I’ve been capturing all sorts of amp setups with much contentment. Finally got around to capturing my OCD pedal. When you get to the end of the capture process and are able to compare the CORTEX and REFERENCE signals…the cortex capture has definitely added low end.
To my ears it sounds like a 3-5db boosted shelf below 100hz. Not to mention it didn’t quiet nail the midrange, but it might just sound that way due to the extra low end I’m hearing by comparison.
Anyone else notice added low end on their overdrive or distortion pedal captures?
The ones I’ve done came out perfect as long as I set the input and capture gain at 0dB and was careful about getting the drive and volume settings on the pedal that I wanted before capturing. I do this by using the pedal in a full preset first to make sure it sounds they way I want it to in the capture. Then I can reference the capture block with the pedal using an A/B switch after the capture. These captures need to be listened to in context of a full patch.

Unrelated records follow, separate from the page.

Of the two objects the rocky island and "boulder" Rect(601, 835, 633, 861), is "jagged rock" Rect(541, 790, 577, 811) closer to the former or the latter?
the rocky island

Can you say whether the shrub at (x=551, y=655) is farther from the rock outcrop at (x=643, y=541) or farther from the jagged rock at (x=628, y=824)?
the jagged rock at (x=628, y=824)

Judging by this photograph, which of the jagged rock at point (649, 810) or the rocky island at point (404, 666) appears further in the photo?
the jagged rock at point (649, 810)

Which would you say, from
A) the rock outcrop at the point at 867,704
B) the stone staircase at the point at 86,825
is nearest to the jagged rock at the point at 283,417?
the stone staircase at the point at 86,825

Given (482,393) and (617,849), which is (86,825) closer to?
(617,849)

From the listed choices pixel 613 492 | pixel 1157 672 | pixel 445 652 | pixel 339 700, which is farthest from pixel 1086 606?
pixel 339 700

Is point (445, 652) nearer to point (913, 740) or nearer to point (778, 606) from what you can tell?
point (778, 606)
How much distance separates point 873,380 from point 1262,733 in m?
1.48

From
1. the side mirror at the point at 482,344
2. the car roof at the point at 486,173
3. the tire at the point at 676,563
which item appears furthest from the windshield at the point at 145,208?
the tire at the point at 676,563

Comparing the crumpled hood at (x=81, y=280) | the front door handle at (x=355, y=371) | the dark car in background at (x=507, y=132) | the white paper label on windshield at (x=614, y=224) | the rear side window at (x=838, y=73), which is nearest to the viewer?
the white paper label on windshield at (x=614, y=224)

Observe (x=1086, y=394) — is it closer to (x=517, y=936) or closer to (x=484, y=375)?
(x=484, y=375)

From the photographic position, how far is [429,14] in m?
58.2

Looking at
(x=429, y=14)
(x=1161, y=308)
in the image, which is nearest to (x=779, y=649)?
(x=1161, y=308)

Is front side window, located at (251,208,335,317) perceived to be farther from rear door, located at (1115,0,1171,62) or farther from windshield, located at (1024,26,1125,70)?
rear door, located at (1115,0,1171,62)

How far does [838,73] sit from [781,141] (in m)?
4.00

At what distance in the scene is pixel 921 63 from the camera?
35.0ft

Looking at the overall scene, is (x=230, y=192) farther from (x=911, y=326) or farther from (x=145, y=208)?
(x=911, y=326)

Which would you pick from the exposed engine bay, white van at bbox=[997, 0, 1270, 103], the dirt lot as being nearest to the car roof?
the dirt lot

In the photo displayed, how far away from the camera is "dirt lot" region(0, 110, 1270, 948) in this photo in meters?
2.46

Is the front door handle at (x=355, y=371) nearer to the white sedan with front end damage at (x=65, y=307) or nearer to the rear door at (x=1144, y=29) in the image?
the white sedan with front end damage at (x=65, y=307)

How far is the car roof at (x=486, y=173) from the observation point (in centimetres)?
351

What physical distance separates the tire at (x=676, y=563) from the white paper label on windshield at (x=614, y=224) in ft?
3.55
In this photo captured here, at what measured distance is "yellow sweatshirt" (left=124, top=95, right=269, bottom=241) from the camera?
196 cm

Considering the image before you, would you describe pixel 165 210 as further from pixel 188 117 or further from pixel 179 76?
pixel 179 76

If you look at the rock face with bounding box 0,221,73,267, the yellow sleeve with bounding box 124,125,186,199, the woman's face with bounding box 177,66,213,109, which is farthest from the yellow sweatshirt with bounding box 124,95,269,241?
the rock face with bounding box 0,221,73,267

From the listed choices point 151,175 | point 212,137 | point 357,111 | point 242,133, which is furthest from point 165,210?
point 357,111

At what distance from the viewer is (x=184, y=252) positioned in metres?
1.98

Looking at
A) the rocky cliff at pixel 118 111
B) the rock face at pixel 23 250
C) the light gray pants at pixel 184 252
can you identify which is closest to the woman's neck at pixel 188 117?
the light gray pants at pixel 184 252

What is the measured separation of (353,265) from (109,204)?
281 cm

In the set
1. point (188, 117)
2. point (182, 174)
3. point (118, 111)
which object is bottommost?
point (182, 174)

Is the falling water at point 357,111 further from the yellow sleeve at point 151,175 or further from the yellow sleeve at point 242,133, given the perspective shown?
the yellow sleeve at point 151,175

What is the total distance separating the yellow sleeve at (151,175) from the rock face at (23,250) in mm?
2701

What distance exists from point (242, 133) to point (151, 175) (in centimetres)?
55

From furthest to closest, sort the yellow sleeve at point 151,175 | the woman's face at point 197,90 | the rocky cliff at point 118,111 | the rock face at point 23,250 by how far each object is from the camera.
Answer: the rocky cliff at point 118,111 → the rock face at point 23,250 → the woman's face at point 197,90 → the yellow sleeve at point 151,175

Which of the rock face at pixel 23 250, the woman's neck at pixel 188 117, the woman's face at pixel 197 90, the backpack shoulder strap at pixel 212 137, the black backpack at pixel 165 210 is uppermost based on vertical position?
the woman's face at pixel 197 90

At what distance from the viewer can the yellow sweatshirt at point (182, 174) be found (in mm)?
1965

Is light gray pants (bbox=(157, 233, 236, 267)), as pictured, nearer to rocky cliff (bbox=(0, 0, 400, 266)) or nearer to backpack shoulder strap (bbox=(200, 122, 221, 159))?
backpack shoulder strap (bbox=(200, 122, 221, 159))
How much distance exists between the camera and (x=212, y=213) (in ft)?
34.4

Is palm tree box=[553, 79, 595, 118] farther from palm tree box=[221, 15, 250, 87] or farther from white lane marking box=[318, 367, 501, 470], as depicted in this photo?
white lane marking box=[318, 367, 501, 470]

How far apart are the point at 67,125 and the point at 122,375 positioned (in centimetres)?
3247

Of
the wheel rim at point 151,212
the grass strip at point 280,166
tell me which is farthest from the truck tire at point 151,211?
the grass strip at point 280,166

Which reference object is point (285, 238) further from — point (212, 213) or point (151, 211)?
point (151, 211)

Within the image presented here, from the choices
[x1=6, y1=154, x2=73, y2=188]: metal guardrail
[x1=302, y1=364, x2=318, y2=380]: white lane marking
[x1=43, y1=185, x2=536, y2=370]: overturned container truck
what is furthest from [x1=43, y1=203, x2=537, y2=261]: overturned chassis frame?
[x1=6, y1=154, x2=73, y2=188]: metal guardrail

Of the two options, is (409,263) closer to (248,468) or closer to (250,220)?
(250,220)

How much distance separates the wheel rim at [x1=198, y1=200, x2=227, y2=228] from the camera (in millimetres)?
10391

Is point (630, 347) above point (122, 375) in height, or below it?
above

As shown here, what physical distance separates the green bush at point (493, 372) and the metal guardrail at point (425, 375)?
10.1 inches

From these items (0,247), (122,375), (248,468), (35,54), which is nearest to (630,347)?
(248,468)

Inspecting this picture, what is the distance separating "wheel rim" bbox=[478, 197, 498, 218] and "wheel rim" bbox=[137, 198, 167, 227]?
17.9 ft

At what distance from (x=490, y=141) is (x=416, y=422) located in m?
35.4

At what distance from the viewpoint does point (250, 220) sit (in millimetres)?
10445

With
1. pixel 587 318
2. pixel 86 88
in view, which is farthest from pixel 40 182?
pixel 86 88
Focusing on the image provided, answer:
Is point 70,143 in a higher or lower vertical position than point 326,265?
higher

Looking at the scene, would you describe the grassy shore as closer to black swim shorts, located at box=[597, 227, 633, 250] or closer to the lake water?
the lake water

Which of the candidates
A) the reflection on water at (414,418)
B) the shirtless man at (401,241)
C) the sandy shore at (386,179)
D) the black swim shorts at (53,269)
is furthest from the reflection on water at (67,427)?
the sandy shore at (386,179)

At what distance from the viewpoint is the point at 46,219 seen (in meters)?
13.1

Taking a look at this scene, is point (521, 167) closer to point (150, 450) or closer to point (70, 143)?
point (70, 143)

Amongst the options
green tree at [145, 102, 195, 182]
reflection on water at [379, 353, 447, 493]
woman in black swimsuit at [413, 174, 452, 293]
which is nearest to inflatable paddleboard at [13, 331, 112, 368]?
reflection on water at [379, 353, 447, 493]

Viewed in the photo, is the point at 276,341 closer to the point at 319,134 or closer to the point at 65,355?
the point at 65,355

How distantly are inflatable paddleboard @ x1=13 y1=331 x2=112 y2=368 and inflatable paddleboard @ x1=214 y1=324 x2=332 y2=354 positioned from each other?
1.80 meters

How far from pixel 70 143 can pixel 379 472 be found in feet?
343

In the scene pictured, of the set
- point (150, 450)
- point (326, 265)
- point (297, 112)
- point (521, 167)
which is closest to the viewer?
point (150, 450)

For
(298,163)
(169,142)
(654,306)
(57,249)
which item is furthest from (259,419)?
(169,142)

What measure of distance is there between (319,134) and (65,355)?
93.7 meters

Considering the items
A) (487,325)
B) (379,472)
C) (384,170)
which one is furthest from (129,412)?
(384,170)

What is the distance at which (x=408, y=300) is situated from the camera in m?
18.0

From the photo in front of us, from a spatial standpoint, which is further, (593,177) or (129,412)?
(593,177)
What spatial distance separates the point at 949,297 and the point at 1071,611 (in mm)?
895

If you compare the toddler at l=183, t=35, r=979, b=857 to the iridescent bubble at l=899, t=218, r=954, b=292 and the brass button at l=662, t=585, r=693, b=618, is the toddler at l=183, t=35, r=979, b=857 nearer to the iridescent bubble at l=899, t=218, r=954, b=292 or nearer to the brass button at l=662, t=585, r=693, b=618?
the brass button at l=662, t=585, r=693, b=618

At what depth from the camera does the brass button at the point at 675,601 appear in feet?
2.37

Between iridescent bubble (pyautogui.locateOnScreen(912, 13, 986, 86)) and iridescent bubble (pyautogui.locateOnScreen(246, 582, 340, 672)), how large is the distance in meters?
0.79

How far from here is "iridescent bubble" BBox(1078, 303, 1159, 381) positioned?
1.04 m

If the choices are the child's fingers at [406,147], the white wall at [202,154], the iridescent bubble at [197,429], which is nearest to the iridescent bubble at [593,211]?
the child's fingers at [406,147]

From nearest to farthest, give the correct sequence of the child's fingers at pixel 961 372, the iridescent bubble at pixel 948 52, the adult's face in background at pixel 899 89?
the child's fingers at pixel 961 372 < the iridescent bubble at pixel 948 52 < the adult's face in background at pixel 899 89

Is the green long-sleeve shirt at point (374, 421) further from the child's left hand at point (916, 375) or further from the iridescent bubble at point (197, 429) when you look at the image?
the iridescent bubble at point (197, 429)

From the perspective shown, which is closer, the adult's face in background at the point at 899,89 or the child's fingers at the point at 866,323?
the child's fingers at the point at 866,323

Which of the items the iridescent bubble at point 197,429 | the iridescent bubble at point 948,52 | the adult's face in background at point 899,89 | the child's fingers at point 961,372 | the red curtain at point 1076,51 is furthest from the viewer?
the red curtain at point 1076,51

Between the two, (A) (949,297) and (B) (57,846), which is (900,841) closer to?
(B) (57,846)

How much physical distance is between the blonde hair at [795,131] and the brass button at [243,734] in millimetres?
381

Same for me, I captured a Horizon Devices Precision Drive and I needed to look at the QC screen when doing A/B comparison to know which was which.
Definately no added low end. Not sure how representative this is as the Precision Drive cuts quite some low end
So I tried different pedals, different gain structures on either the QC or my pedals, and ran everything through a spectrum analyzer. All my captures are showing about 3db more low end below 75hz.
This is a pretty negligible area since I’m almost always putting some type of high pass in the chain to fit better in a mix, BUT it still lives in my head a bit because amps and compressors are sensitive to low end and will make them behave a little differently, especially in high gain setups with palm muting. I’m admittedly scrutinizing as one does on a new product—we’re going for utmost accuracy here!
At the end of the day I’m able to get amazing tones with the QC. I’m sure the capture technology (which is already INSANELY close) will only get more accurate with software updates.